Mais, peut-on en déduire une mise en œuvre du système d'indexation tel que mis en exergue par le gouvernement précédent ? Pas forcément. Car qui dit indexation dit réalité des prix et du coup une remise en question de la compensation telle qu'appliquée au Maroc. Dans une réponse à une question orale, mercredi dernier au Parlement, Nizar Baraka, ministre des Affaires économiques et générales, a indiqué que depuis janvier le baril a enregistré une moyenne de 100 dollars. Il s'agit là, déduit-il, d'un prix qui dépasse les niveaux d'équilibre du système de compensation. Par conséquent, toute application de l'indexation à l'heure actuelle risque de faire augmenter le prix du gasoil de 1,20 DH le litre et la bombonne de gaz (12 kg) de 38 DH.
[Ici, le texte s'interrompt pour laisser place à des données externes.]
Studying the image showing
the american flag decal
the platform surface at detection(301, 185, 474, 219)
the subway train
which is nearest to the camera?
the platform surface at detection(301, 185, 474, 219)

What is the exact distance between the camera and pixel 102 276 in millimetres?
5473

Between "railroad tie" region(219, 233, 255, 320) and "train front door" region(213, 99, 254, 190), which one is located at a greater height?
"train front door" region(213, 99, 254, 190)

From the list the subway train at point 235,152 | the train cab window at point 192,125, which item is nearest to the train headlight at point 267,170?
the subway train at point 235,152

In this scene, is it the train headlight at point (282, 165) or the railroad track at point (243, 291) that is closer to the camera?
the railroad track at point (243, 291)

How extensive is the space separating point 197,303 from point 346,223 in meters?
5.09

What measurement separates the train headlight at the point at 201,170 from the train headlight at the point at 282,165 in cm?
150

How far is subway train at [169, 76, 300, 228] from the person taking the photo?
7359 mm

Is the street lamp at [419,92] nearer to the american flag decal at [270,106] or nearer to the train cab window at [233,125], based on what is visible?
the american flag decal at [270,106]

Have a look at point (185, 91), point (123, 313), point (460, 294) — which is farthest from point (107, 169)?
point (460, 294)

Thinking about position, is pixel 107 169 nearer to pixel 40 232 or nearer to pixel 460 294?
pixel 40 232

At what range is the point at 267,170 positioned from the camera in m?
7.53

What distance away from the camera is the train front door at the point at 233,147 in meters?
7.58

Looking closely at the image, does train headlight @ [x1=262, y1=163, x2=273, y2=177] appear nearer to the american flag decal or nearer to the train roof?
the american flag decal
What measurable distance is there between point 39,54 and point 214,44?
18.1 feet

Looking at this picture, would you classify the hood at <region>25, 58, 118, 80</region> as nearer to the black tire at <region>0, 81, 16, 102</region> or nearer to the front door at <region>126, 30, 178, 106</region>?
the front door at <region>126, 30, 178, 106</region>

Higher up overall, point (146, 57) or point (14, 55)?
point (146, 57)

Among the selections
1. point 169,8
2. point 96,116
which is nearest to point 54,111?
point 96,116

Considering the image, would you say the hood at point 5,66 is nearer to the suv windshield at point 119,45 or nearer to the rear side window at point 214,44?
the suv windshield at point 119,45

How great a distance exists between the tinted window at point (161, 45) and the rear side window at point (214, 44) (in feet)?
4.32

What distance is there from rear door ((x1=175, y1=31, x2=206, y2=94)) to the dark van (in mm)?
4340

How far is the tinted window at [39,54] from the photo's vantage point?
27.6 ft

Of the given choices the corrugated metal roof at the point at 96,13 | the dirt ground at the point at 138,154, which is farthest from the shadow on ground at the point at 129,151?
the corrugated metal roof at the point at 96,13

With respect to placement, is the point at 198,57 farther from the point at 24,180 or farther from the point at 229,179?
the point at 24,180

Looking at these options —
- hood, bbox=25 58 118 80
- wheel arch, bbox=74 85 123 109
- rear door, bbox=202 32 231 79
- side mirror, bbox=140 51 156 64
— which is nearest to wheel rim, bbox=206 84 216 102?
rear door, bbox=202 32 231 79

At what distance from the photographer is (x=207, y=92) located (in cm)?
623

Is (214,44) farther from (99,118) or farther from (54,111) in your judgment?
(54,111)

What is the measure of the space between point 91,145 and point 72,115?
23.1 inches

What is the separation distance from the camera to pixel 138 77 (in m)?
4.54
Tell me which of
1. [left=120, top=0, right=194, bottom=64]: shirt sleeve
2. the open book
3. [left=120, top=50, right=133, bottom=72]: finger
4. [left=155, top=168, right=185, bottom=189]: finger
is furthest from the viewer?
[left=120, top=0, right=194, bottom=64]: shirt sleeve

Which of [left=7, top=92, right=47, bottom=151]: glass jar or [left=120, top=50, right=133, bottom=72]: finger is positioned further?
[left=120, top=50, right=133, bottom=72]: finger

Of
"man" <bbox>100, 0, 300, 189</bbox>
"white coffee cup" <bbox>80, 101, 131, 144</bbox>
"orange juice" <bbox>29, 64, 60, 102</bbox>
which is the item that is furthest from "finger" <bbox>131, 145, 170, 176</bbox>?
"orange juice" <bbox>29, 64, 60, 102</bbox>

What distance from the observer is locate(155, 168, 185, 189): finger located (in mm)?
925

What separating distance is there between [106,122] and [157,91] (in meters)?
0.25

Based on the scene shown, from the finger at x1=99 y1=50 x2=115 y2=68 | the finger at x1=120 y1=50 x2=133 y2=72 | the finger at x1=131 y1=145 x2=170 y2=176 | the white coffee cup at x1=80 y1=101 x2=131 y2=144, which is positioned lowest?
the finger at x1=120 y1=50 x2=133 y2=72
Insoutenable, vu la faiblesse du pouvoir d'achat de la majorité des Marocains. Il faut, ensuite, reconnaître qu'en pleine effervescence des cours mondiaux et au lieu de répercuter les humeurs du marché sur les prix à la consommation d'énergie, le gouvernement a porté le budget de la compensation de 20 à 36 milliards de DH. Mais il est aussi légitime, en cette période d'apaisement des cours de plusieurs produits de première nécessité, que citoyens et députés posent la question sur les répercussions immédiates. Pour le ministre, la problématique ne se pose pas de cette manière.
Il a juste rappelé que le gouvernement se penche actuellement sur une nouvelle grille des prix des produits pétroliers pour une meilleure efficacité de la compensation. Celle-ci, contrairement aux appels à sa suppression, a encore de beaux jours devant elle. N. Baraka a souligné, par ailleurs, qu'elle occupe une pole position parmi les facteurs ayant permis de maintenir l'inflation à un taux de 3,9% au lieu de 7,3%. Outre le pétrole, le ministre prévoit une baisse de prix des huiles alimentaires du moment où les cours mondiaux sont passés de 1.500 à 700 dollars la tonne en ce mois de novembre. D'autres produits comme le blé dur et le beurre ont connu des baisses considérables de prix sur les marchés internes. L'argumentaire reste recevable mais la rue a une autre opinion.